--- DOCUMENT PASSAGE Enclosed Below ---

Almost two months ago, I wrote about a call to sacrificial love. I have been wanting to write about the results of our community’s fast since it concluded at the end of January.

By way of review, one of the members of our community was diagnosed with lymphoma, so anyone who wanted to fasted on behalf of our brother for the month. Our prayer during this time was that God would take any benefit that we might receive as a result of our fast and credit it to our brother’s account.

Three weeks into the fast, our brother’s diagnosis was taken before the tumor board in our area, and the doctor’s were unable to find any traces of cancer! He was given a clean bill of health, and just has to follow up with his regular physician every six months or so to ensure that there is no return of the cancer.

As we wrapped up the fast, there was somewhat of a collective sigh of relief. We were all overjoyed at the fact that God healed our friend and brother. Not only that, we were looking forward to returning to our normal lifestyles of being able to eat what we wanted. God had other plans, but more on that in a moment.

It is amazing that when undertaking something like an extended fast of some kind that God will use that opportunity to bring up the things in one’s life that are not pleasing to Him. For example, within two days of starting the fast, I was very on edge about everything. My kids were annoying me. I was frustrated with my wife. My job was getting on my nerves. As I realized this fact, my natural reaction was to say that I was irritable as a result of not being able to eat what I wanted to.

While that may be the case on one level, there was something else coming out as a result of the whole situation. As I began to reflect on my attitudes, I realized that I wasn’t angry and frustrated merely as a result of the fast, but rather, I was angry and frustrated because that is who I am. When my flesh wasn’t being satisfied with what it wanted, I began to see the results of the sin in my life.

When something like this comes to light, we have a couple of choices: we can either excuse the actions (my frustration due to the lack of food), or we can cry out to God, recognizing that apart from Him, the truth of who we are comes to light. In other words, the fast, although it was done for the sake of another, was also our Father’s way of bringing me to a place of repentance for my own thoughts and attitudes. Not only was God seeking His glory in the healing of the sick in our body, but also He was pointing out my need for Him in this area of my life.

As we wrapped up the fast at the end of January, our pastor made another announcement. At the end of February, our congregation was going to host a pastor from Zambia Messianic Fellowship. Our congregation has been supporting this ministry for a little over a year, but this was the first time that we would actually be able to meet someone from the organization. Since the poverty is so great in Zambia, the challenge was put before us to continue our fast, but this time by fasting from extra spending.

--- End of Enclosed DOCUMENT PASSAGE ---

_WORK INSTRUCTION 1_
Rewrite the paragraph of the post on the community fast that begins "Three weeks into the fast" more briefly, keeping its main facts.
_WORK INSTRUCTION 2_
Answer these questions from the post on the community fast:
(a) What illness was the community member diagnosed with?
(b) About how often must he follow up with his regular physician?
(c) What were members challenged to fast from at the end of the post?
_WORK INSTRUCTION 3_
Write out the part of the post on the community fast between "It is amazing" and "in my life.", inclusive.

--- EXTRACTED DATA Enclosed Below ---

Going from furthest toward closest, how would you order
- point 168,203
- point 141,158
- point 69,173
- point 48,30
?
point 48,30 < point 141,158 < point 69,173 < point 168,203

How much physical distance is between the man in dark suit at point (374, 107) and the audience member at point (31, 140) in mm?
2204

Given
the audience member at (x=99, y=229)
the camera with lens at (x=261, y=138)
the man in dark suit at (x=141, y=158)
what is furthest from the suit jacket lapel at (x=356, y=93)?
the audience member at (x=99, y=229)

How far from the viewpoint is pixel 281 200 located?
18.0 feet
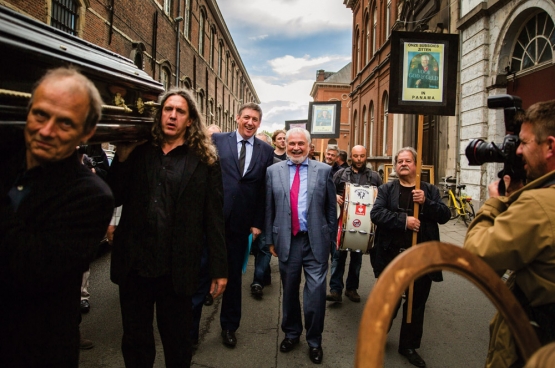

--- End of Enclosed EXTRACTED DATA ---

_RESPONSE BOX 1_
Three weeks into the fast, the local tumor board reviewed the brother's diagnosis and found no traces of cancer. He was given a clean bill of health and only needs to see his regular physician about every six months to check that the cancer has not returned.

_RESPONSE BOX 2_
(a) Lymphoma.
(b) Every six months or so.
(c) Extra spending.

_RESPONSE BOX 3_
It is amazing that when undertaking something like an extended fast of some kind that God will use that opportunity to bring up the things in one’s life that are not pleasing to Him. For example, within two days of starting the fast, I was very on edge about everything. My kids were annoying me. I was frustrated with my wife. My job was getting on my nerves. As I realized this fact, my natural reaction was to say that I was irritable as a result of not being able to eat what I wanted to.

While that may be the case on one level, there was something else coming out as a result of the whole situation. As I began to reflect on my attitudes, I realized that I wasn’t angry and frustrated merely as a result of the fast, but rather, I was angry and frustrated because that is who I am. When my flesh wasn’t being satisfied with what it wanted, I began to see the results of the sin in my life.